(Bruxelles)- L’Unione europea potrebbe chiedere aiuto alla Russia per un’ulteriore fornitura di vaccini. Pfizer/BioNTech e AstraZeneca hanno manifestato problemi alla produzione delle dosi che potrebbero mettere a rischio la campagna vaccinale Ue e, quindi, la ripresa economica. E così alcuni leader europei aprono alla possibilità di siglare accordi sullo Sputnik V, il vaccino russo. Ma la scarsità delle scorte di vaccino potrebbe non essere l’unico motivo a spingere l’Ue verso Mosca.
Mentre partono le azioni legali contro le principali case farmaceutiche con cui l’Europa ha siglato contratti, si apre alla possibilità di fare accordi sui vaccini con la Russia. Finora solo l’ Ungheria, fra gli Stati membri, ha acquistato lo Sputnik, nonostante l’Agenzia europea dei medicinali (Ema), non si sia ancora pronunciata. Il giorno venerdì 22 gennaio, la cancelliera Angela Merkel non ha escluso il ricorso al vaccino russo: “Se il vaccino Sputnik sarà approvato dall’Ema, potremo parlare di accordi sulla produzione e anche all’uso”. La cancelliera tedesca ha aggiunto di aver già offerto alla Russia del “supporto nello sviluppo” per mezzo del Paul Ehrlich Institut.

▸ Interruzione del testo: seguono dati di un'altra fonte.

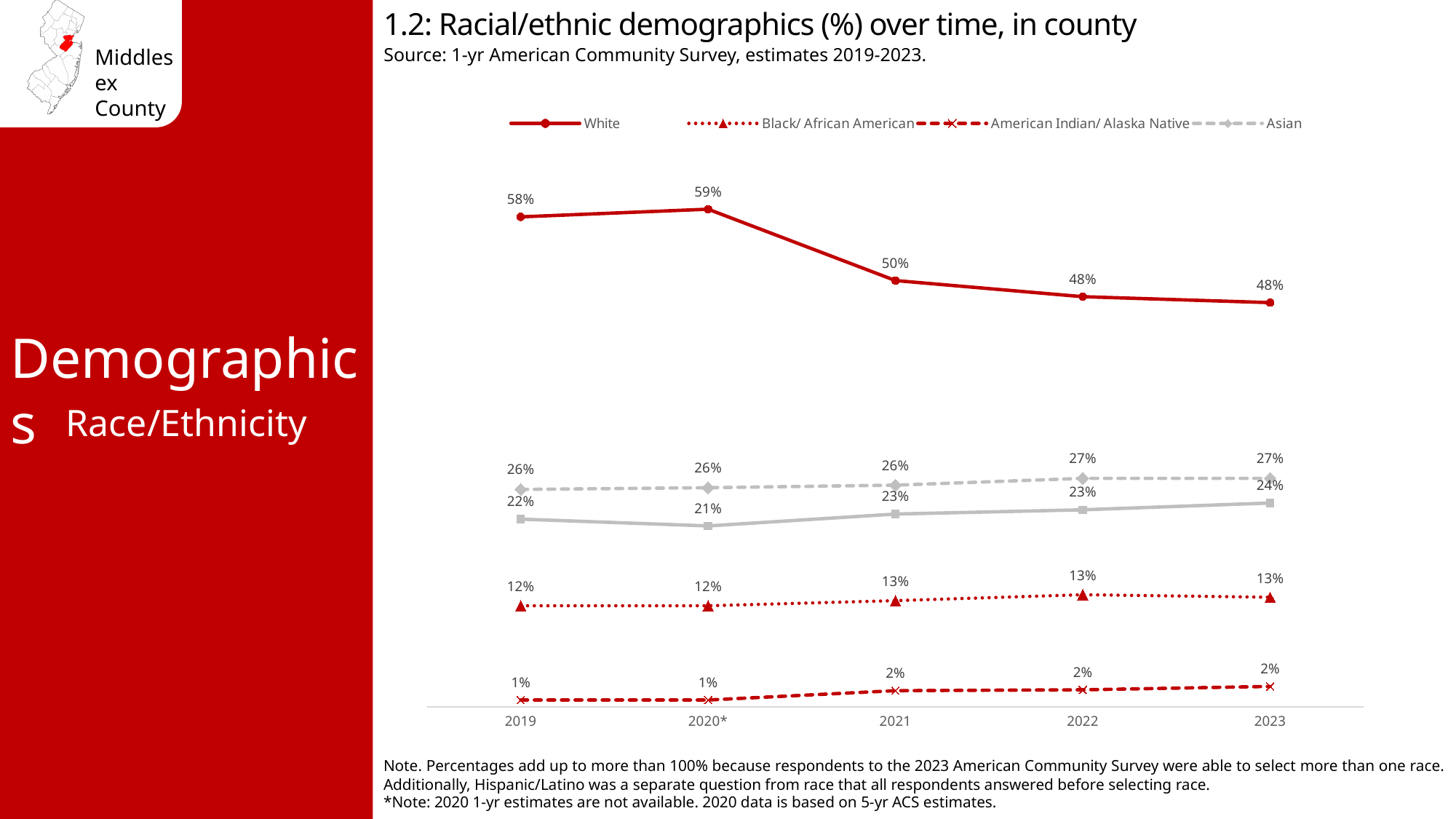
In which year was the White percentage highest? 2020* How many series does the legend list? 4 What was the Black/ African American percentage in 2021? 13% What was the American Indian/ Alaska Native percentage in 2020*? 1% Which is larger in 2022: the Asian percentage or the Black/ African American percentage? Asian What is the difference between the White percentage in 2020* and in 2023? 11% Does the White percentage rise or fall from 2020* to 2023? fall How many years are shown on the x axis? 5 What was the White percentage in 2019? 58% What type of chart is shown on the slide? line chart What is the source cited under the chart title? 1-yr American Community Survey, estimates 2019-2023 What was the Asian percentage in 2023? 27%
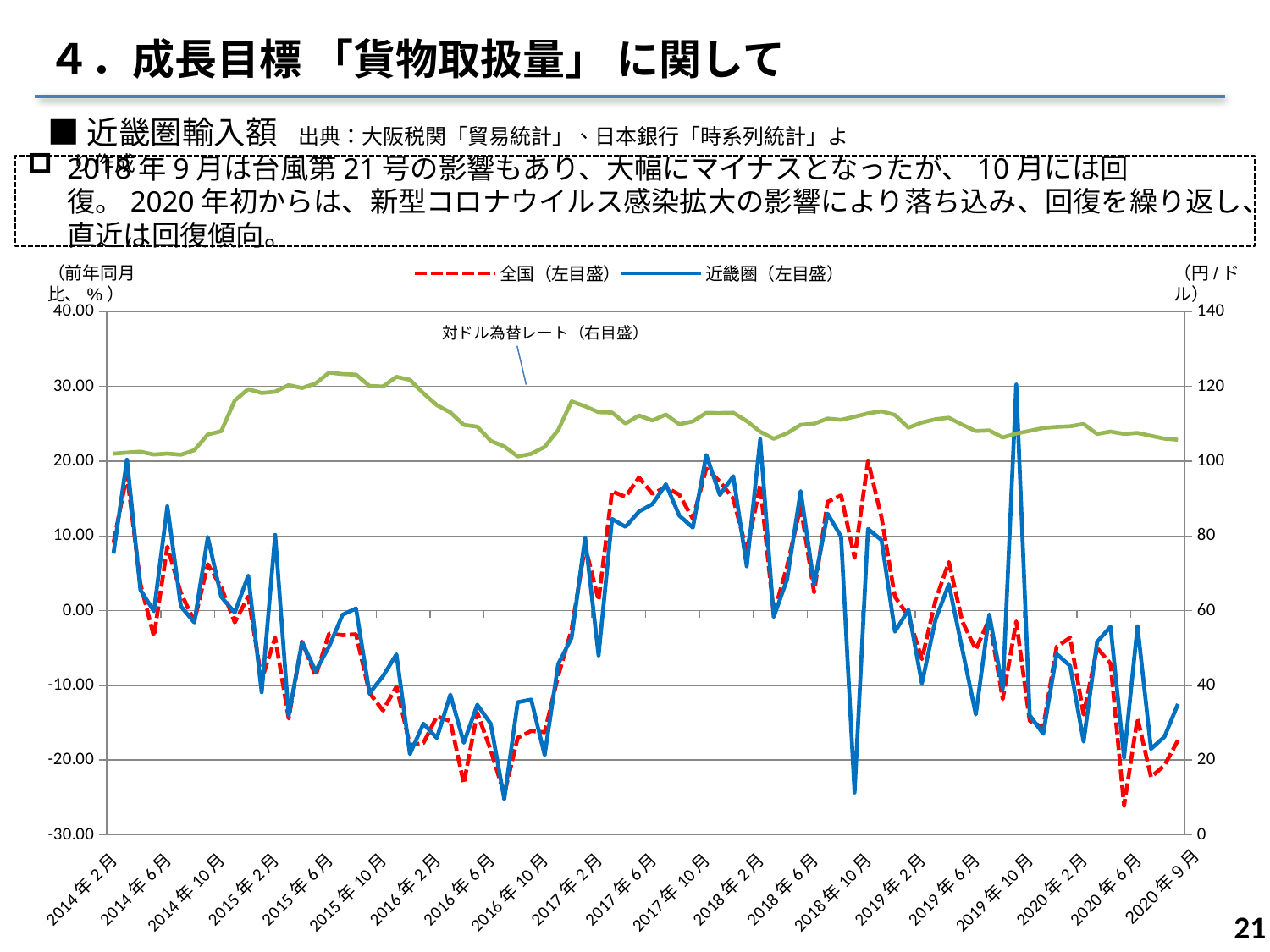
Which series is plotted against the right axis (右目盛)? 対ドル為替レート Is the value for 近畿圏 in 2018年10月 greater or less than -20.00? greater In 2018年10月, which series has the larger value, 全国 or 近畿圏? 全国 Is the value for 近畿圏 in 2016年6月 greater or less than -20.00? greater Is the value for 全国 in 2017年6月 greater or less than 10.00? greater How many series does the legend at the top of the chart list? 2 What are the two series named in the chart legend? 全国（左目盛）and 近畿圏（左目盛） What kind of chart is shown on the slide? line chart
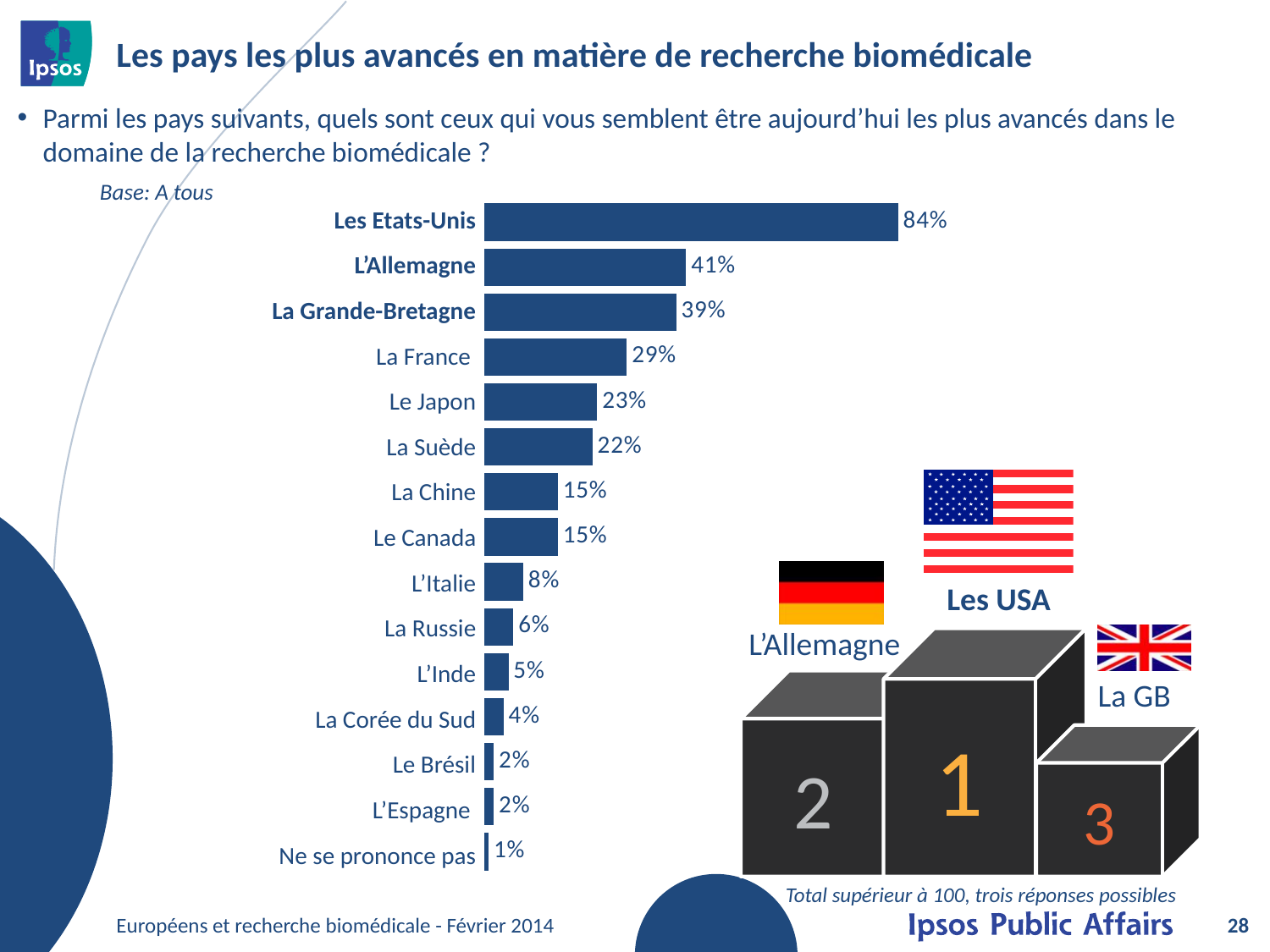
Which is larger, the value for L'Allemagne or La Grande-Bretagne? L'Allemagne How many categories are shown in the bar chart? 15 What is the difference between the values for La France and Le Japon? 6% What is the value for La France? 29% What kind of chart is shown on the slide? bar chart Which country has the highest value? Les Etats-Unis What is the value for La Suède? 22% Which country is shown on the first place of the podium? Les USA What is the value for Les Etats-Unis? 84% Which category has the lowest value? Ne se prononce pas What is the value for La Corée du Sud? 4% What is the difference between the values for Les Etats-Unis and L'Allemagne? 43%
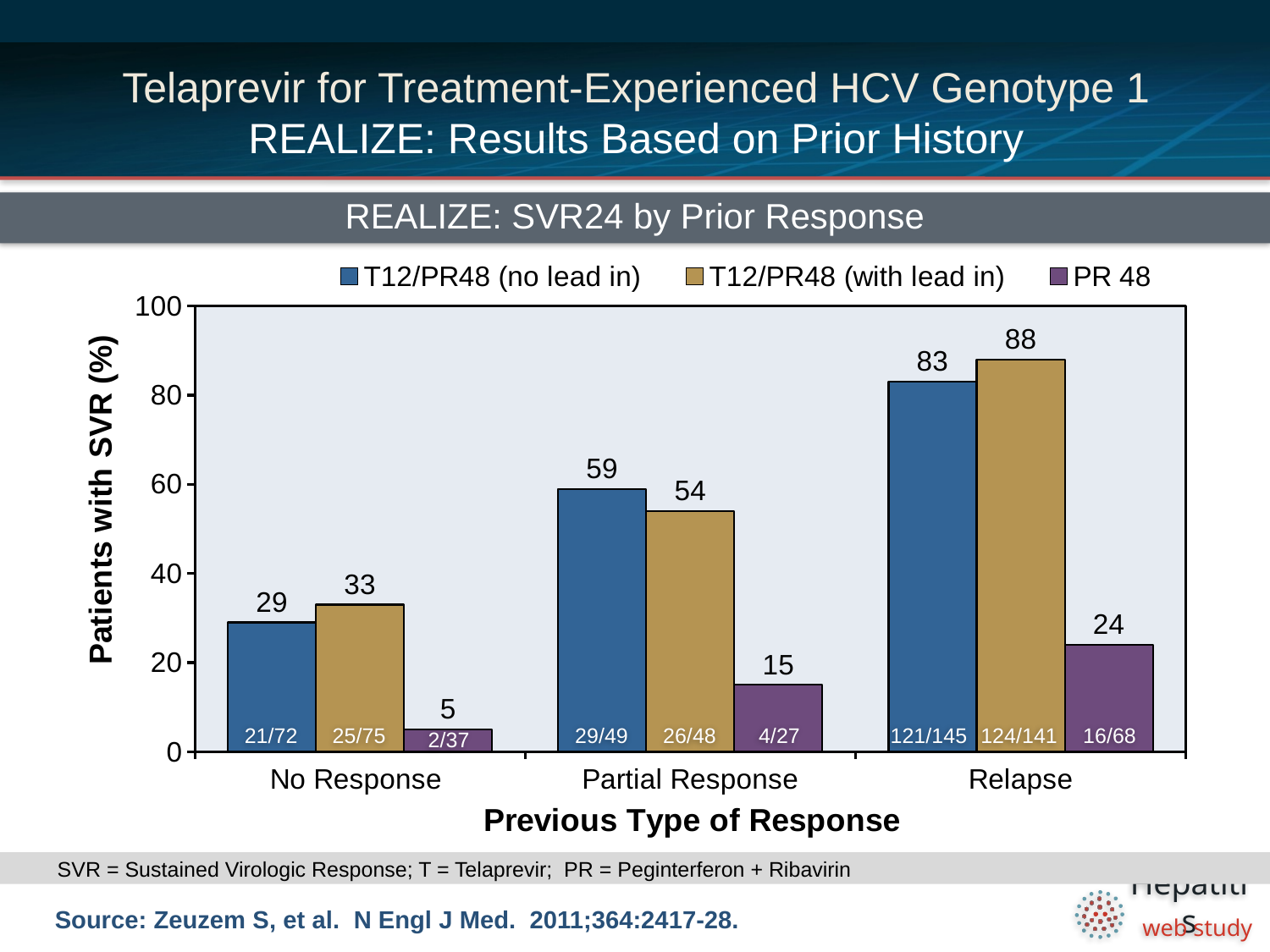
Which prior response category has the lowest SVR rate for PR 48? No Response What is the difference between the T12/PR48 (with lead in) and PR 48 SVR rates in the Relapse group? 64 How many series does the legend list? 3 What kind of chart is shown on the slide? Bar chart What is the title of the chart? REALIZE: SVR24 by Prior Response What is the SVR rate for PR 48 in the Relapse group? 24 How many prior response categories are shown on the x axis? 3 Do the SVR rates for PR 48 rise or fall from No Response to Relapse? Rise What is the SVR rate for T12/PR48 (with lead in) in the Partial Response group? 54 In the Partial Response group, which is larger: the SVR rate for T12/PR48 (no lead in) or T12/PR48 (with lead in)? T12/PR48 (no lead in) What is the SVR rate for T12/PR48 (no lead in) in the No Response group? 29 Which prior response category has the highest SVR rate for T12/PR48 (with lead in)? Relapse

“Al di là delle differenze politiche che sono ampie, possiamo certamente lavorare insieme in una pandemia, in un settore umanitario”, ha concluso Merkel. La stessa posizione è stata presa in Italia dalla sottosegretaria alla Salute Sandra Zampa in proposito ha detto: “Se l’Ema dice che va bene, assolutamente sì, perché non dovremmo?”.“Sputnik V sarà presto uno dei vaccini più diffusi e accettati del mondo: la prossima settimana una prestigiosa rivista ‘peer-reviewed’ europea pubblicherà i risultati della fase 3 e sarà chiaro a tutti la bontà del lavoro svolto”, ha detto l’ad del fondo d’investimenti della Russia, Kirill Dmitriev alla stampa.
E in attesa dell’approvazione da parte di Ema del vaccino di Oxford Astrazeneca (il 29 gennaio) con una incognita sull’efficacia rispetto alle varianti del virus e i ritardi delle altre case farmaceutiche ecco che il composto russo – con una efficacia dichiarata da Mosca del 95% – diventa un’opportunità da prendere in considerazione. E a Mosca se ne sono perfettamente resi conto: “Lo Sputnik V sarà presto uno dei vaccini più diffusi e accettati del mondo: la prossima settimana una prestigiosa rivista ‘peer-reviewed’ europea pubblicherà i risultati della fase 3 e sarà chiaro a tutti la bontà del lavoro svolto” dice l’amministratore delegato del Russian Direct Investment Fund (RDIF), Kirill Dmitriev, in un incontro con la stampa. Nei mesi scorsi la comunità scientifica aveva sollevato dubbi sul vaccino in assenza di dati e pubblicazioni scientifiche. “Molti Paesi europei sono interessati e, come sapete, stiamo discutendo con la Germania l’opportunità di produrre il vaccino localmente. Un gran numero di persone che hanno cercato di mettere lo Sputnik V in luce negativa sono in realtà a corto di argomenti. Credetemi, sarà l’ultimo argomento quando apparirà la pubblicazione nella rivista medica già la prossima settimana“, ha aggiunto Dmitriev. Lo Sputnik V, messo a punto dall’Istituto nazionale di epidemiologia e microbiologia Nikolaj Gamaleja di Mosca e finanziato dal fondo sovrano Russian Direct Investment Fund (RDIF), si basa su vettori adenovirali.
Intanto il vaccino russo è stato approvato dal primo paese europeo l’Ungheria. Una approvazione per l’uso in emergenza che si basa sui risultati dei test clinici dello Sputnik V in Russia e su una valutazione completa da parte degli esperti in Ungheria. Anche gli Emirati Arabi Uniti lo hanno approvato come annunciato dal ministero della Sanità di Abu Dhabi, sottolineando che si tratta del terzo vaccino approvato dagli Emirati Arabi Uniti per combattere la pandemia in corso. “I risultati dello studio hanno dimostrato l’efficacia del vaccino nell’innescare una forte risposta anticorpale contro il virus, la sua sicurezza per l’uso e la sua conformità agli standard internazionali di sicurezza ed efficacia”, afferma il comunicato. Tornando in Europa la Serbia ha avviato trattative per la produzione in Serbia del vaccino che fuori dalla Russia, si produce solo in Kazakhstan. Quello russo è uno dei tre vaccini che vengono somministrati in Serbia, con il Pfizer-BioNTech e Sinopharm.